Overall, the Hyperdunk is an excellent start to the Flywire era, promising lightweight containment and support at a relatively generous price of $110. Ten, maybe even five years ago, this shoe would have certainly retailed for $125, but our recession-crippled economy calls for even the biggest of global corporations to adjust to their consumer's spending habits, which have been to buy remarkably less footwear than in the recent past. I definitely was impressed right out of the box with the overall comfort, fit, feel and support of the shoe. The weight is perceptibly light, traction sticky and reliable, and the cushioning added up to provide a solid combination of responsiveness and low-to-the-ground court feel for the active player, which on a good day I'd like to consider myself. Is Lunar Foam the most awesomely innovative cushioning system the industry has been waiting on after letdowns with React Juice, Tubular Air, Shox, A3 (A Cubed) and 2A? Not remotely.

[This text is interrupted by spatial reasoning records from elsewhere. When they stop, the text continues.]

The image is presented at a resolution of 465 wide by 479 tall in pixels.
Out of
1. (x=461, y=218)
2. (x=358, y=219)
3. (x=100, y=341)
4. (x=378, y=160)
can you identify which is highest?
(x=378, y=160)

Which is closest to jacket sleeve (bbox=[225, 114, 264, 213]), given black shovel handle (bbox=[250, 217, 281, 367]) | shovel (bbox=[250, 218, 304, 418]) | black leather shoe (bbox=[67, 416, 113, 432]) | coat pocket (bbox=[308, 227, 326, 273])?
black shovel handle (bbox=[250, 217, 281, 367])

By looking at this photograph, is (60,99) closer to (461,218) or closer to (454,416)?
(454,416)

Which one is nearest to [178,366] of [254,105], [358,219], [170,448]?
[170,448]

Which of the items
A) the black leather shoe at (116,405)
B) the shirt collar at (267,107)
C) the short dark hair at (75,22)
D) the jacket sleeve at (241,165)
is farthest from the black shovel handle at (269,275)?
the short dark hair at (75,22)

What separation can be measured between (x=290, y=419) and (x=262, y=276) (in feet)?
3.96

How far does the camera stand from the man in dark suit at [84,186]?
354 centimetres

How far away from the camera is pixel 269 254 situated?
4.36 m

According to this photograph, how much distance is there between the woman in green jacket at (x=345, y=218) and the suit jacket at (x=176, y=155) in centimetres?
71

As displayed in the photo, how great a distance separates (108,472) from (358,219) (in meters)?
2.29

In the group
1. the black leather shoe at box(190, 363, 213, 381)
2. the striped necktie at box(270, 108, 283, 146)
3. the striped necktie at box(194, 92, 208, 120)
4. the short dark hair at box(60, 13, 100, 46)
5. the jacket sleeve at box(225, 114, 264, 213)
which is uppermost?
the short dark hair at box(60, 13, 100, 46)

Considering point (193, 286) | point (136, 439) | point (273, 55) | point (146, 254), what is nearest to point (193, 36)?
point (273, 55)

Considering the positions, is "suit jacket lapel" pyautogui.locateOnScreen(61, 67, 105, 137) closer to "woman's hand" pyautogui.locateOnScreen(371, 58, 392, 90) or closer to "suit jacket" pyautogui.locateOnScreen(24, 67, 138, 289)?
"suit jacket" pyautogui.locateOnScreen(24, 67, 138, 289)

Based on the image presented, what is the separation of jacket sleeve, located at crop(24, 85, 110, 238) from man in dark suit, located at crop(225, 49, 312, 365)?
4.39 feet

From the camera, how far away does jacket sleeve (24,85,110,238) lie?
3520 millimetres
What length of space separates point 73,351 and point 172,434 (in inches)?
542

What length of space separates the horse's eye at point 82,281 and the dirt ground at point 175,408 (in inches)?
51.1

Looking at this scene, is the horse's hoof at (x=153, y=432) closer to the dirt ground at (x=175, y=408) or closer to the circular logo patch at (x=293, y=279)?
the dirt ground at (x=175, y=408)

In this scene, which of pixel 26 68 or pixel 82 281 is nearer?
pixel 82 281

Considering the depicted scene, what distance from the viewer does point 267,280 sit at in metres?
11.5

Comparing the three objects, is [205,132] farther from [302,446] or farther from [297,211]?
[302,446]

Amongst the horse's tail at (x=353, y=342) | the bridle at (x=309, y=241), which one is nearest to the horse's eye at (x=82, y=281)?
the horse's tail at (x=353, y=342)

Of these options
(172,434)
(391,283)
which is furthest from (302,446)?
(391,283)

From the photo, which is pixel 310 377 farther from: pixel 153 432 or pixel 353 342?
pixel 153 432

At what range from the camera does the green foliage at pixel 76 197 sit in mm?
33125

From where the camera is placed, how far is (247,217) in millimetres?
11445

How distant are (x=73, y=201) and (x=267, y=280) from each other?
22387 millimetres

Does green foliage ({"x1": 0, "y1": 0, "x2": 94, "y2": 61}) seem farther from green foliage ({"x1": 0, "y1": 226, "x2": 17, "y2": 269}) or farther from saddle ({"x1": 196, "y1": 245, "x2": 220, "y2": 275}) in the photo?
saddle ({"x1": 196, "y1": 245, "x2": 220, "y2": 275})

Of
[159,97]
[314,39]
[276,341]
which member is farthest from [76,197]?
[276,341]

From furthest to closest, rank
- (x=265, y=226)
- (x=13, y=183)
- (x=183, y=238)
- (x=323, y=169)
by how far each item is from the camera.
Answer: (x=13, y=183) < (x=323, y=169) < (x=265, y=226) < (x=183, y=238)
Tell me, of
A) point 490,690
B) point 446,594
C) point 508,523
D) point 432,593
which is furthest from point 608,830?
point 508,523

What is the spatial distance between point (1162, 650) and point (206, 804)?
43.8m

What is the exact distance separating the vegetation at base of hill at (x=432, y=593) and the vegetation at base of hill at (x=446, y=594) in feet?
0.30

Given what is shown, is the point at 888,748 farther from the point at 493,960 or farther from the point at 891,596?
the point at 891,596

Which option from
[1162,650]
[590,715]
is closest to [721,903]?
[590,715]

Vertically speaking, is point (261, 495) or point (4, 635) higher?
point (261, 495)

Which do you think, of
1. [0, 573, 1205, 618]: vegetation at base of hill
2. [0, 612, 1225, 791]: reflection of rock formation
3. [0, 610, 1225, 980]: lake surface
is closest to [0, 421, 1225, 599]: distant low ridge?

This shoe is far from a HyperGimmick, but it seems as though there's just something so superior about a low volume air bag full of tightly packed fibers ready and eager to respond against each other in an instant upon impact. Zoom Air, for now, will remain the industry benchmark, but luckily for Nike Basketball, it's readily at their disposal. In the future, a Hyperdunk-like silhouette with ample Flywire, heel and forefoot Zoom Air, and more Herringbone coverage along the outsole would appear to be an untouchable performance masterpiece. Perhaps then, brands across the basketball landscape will step up and re-emerge on the innovation front for the first time in over a decade. Adidas is making some definite strides with the new TS Creator and Commander and the return of Formotion in the heel, but for now, the Hyperdunk is still the choice basketball shoe for next season. It makes for a great team buy for high schools and AAU teams alike, allowing for great control of your movements, sufficient cushioning, and of course, the lightest weight yet in a product of its kind. With Bryant and the "Redeem Team" recapturing the gold this summer in Beijing, it may also just be time to place the Hyperdunk alongside the greats of Olympics past.